A canção "Clara Crocodilo" teve sua primeira versão apresentada na cidade de Londrina, em março de 1973, durante o show intitulado "Na Boca do Bode”. O tema derivou outras sete músicas, as quais foram organizadas em um disco. O LP deu origem ao show e, por conseguinte, a uma “ópera-rock” dirigida pela coreógrafa Lalá Denheinzelin. O elenco dessa montagem contou com a preparação corporal do renomado bailarino Klauss Vianna. Essa adaptação das canções do álbum para um espetáculo cênico musical, também foi sucesso e obteve ótimas críticas da imprensa (Portinari, 1981). Acrescenta-se às derivações que ocorreram logo na sequência de lançamento do disco, o curta cinematográfico "A Estória de Clara Crocodilo". Baseado na canção, o curta metragem de 11 minutos foi lançado em 1981 e dirigido por Cristina Santeiro (Folha de São Paulo, 1981, p.36). Em 1999, a estória foi recontada musicalmente no CD intitulado a "Saga de Clara Crocodilo", com dez faixas que são adaptações das canções originais. Com outras vozes e instrumentação, as músicas são parte da vontade de retomar e aperfeiçoar o trabalho inicial. Além disso, as mudanças foram necessárias considerando que, mesmo tendo sido lançado de maneira independente, o álbum teve seus direitos comprados pela gravadora Ariola. O fato impediu que Arrigo Barnabé relançasse o álbum original (Sanches, 1999).

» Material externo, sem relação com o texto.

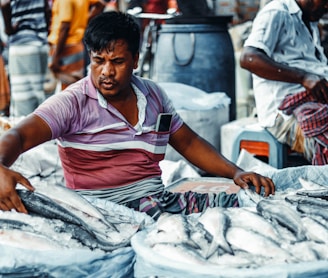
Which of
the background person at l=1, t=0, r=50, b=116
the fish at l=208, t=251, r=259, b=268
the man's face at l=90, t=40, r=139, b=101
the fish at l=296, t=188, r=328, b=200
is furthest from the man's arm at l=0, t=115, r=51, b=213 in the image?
the background person at l=1, t=0, r=50, b=116

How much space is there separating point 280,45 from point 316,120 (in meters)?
0.62

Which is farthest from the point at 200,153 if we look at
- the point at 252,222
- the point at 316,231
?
the point at 316,231

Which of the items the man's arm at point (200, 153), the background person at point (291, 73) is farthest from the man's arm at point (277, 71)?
the man's arm at point (200, 153)

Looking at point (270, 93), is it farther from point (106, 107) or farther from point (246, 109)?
point (246, 109)

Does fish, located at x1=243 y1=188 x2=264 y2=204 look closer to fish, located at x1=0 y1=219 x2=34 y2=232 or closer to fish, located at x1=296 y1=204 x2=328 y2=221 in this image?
fish, located at x1=296 y1=204 x2=328 y2=221

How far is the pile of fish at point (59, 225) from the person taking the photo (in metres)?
2.25

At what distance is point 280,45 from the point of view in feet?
14.8

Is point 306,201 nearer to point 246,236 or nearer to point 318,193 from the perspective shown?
point 318,193

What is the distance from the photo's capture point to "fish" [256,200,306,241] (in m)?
2.18

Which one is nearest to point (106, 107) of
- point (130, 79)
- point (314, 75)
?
point (130, 79)

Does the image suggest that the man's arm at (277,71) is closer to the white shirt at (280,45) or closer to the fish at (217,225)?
the white shirt at (280,45)

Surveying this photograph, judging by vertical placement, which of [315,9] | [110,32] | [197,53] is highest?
[110,32]

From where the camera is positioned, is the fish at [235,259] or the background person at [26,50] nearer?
the fish at [235,259]

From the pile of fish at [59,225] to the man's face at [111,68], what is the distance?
681 mm
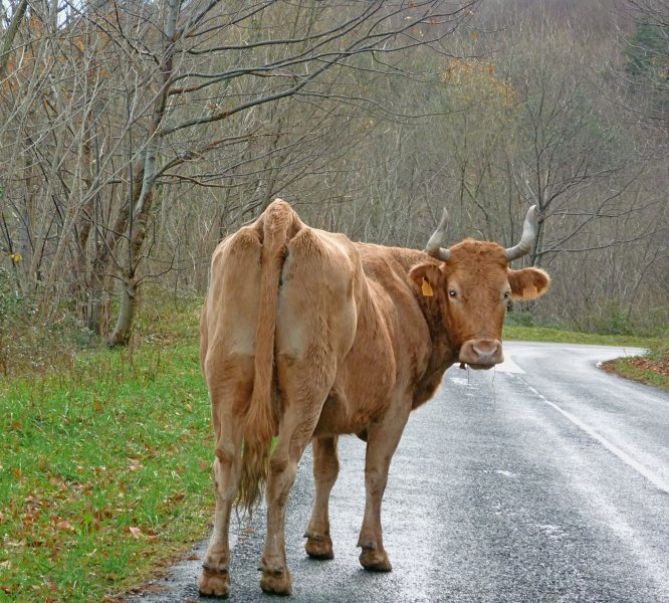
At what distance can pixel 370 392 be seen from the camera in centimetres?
711

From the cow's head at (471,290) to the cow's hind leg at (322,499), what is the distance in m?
1.04

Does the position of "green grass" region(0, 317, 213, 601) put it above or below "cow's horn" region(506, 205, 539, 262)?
below

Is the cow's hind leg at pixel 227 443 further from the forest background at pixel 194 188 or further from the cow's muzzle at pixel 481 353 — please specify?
the cow's muzzle at pixel 481 353

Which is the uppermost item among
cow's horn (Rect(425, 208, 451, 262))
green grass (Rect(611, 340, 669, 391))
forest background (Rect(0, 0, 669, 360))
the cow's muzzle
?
forest background (Rect(0, 0, 669, 360))

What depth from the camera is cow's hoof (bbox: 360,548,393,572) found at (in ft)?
22.5

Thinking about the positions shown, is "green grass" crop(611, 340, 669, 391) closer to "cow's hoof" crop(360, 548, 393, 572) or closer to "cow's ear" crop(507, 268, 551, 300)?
"cow's ear" crop(507, 268, 551, 300)

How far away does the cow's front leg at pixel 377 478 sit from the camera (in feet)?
22.5

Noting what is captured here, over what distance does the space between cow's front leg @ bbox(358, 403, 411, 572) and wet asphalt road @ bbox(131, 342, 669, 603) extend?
0.10m

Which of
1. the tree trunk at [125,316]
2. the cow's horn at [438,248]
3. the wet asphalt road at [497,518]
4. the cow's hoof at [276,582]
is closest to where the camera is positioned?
the cow's hoof at [276,582]

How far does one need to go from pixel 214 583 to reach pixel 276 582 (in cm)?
31

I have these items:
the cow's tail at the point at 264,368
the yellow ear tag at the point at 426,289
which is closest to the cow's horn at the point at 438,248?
the yellow ear tag at the point at 426,289

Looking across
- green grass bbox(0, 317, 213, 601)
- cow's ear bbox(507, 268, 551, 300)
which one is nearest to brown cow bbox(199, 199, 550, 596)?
green grass bbox(0, 317, 213, 601)

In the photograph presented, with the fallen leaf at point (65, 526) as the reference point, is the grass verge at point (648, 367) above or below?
above

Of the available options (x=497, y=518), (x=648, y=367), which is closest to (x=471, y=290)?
(x=497, y=518)
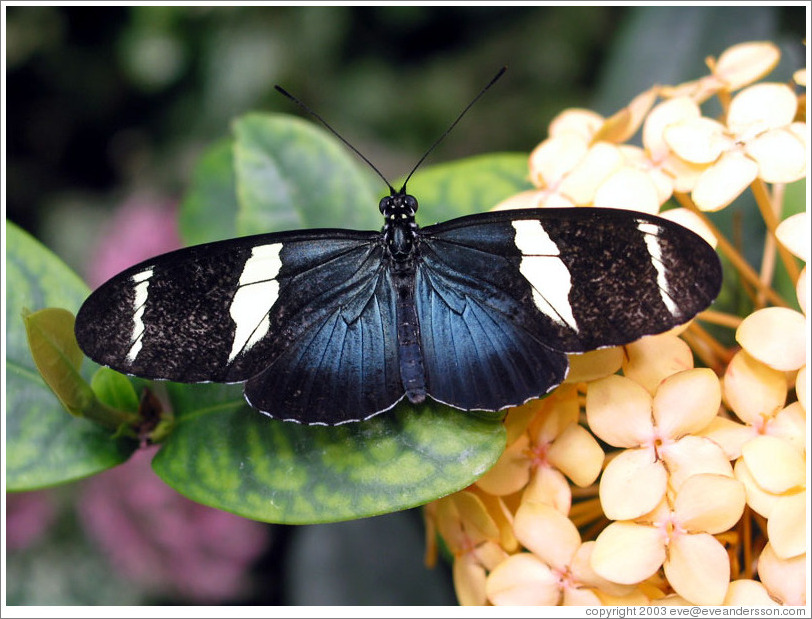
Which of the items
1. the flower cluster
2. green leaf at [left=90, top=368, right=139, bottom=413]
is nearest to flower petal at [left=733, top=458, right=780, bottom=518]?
the flower cluster

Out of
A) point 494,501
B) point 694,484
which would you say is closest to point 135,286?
point 494,501

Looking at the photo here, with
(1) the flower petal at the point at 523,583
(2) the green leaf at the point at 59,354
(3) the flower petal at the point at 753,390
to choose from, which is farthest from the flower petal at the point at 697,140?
(2) the green leaf at the point at 59,354

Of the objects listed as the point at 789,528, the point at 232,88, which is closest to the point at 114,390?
the point at 789,528

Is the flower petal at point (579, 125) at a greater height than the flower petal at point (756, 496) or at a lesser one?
greater

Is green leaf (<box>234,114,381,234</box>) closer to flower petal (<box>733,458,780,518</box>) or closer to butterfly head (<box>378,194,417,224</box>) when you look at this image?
butterfly head (<box>378,194,417,224</box>)

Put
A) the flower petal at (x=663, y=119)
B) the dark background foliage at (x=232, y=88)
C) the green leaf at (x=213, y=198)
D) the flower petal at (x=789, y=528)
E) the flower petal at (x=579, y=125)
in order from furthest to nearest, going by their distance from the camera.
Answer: the dark background foliage at (x=232, y=88)
the green leaf at (x=213, y=198)
the flower petal at (x=579, y=125)
the flower petal at (x=663, y=119)
the flower petal at (x=789, y=528)

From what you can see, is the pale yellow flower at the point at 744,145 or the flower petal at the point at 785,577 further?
the pale yellow flower at the point at 744,145

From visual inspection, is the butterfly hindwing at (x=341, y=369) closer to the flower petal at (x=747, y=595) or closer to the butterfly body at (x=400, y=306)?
the butterfly body at (x=400, y=306)
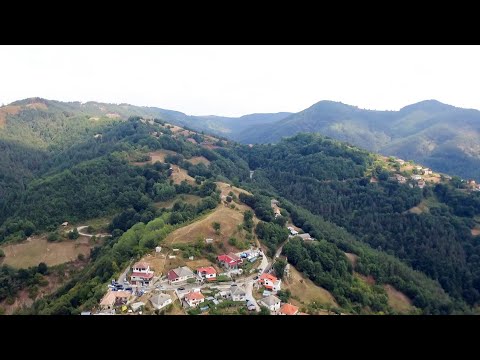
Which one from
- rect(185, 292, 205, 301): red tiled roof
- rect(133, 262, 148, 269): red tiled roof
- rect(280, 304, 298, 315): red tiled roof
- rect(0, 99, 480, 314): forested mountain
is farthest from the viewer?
rect(0, 99, 480, 314): forested mountain

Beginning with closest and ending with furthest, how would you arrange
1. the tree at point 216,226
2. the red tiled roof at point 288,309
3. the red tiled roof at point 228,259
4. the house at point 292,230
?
the red tiled roof at point 288,309, the red tiled roof at point 228,259, the tree at point 216,226, the house at point 292,230

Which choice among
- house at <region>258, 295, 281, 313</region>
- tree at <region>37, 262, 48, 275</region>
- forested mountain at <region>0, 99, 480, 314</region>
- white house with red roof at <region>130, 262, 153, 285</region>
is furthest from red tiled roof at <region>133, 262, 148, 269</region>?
tree at <region>37, 262, 48, 275</region>

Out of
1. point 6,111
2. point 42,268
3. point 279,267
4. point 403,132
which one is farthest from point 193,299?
point 403,132

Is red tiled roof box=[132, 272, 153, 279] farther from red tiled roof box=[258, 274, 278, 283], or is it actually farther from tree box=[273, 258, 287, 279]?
tree box=[273, 258, 287, 279]

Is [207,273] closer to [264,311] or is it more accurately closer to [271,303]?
[271,303]

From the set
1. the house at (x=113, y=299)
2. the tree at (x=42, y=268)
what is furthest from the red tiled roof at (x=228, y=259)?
the tree at (x=42, y=268)

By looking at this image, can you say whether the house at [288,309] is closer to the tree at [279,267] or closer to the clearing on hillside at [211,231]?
the tree at [279,267]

MARCAS DA MODERNA MÚSICA BRASILEIRA

Os desdobramentos dessa obra musical desde sua gênese são variados, tais como os elementos utilizados em sua composição. Misturada ao forte apelo à visualidade, a música moderna é acometida pelo flerte com as histórias em quadrinhos e filmes de ficção científica. A capa desenhada por Luiz Gê segue a linha e ilustra o olho profundo de um réptil que draga a quem lhe olha com profundidade. Circundando o olho, em letras com formato e cor de sangue escorre o nome do monstro. Após o disco retirado do envelope e colocado para tocar, tem início uma experiência musical que conduz o ouvinte pelos caminhos de uma cidade povoada de neons, fliperamas, prostituição e violência. No cenário, traços da música brasileira são encontrados em citações de canções de célebres intérpretes, como Orestes Barbosa, que aparecem em meio a locuções radiofônicas, feitas ao modo dos repórteres policiais sensacionalistas. Com a inovação da linguagem na organização de um discurso gerador de um conceito, que é o próprio personagem, o LP inaugura uma nova forma de compor e marca ativamente o cenário da música brasileira na década de 1980. Foi a primeira e mais conhecida obra de Arrigo Barnabé, que constituiu a partir de então uma carreira sólida com vários discos lançados, muitas trilhas compostas para filmes e trabalhos na televisão, cinema e rádio. Esse texto é um convite para ouvir a obra musical do compositor e desbravar sonoridades pelos labirintos da moderna música brasileira.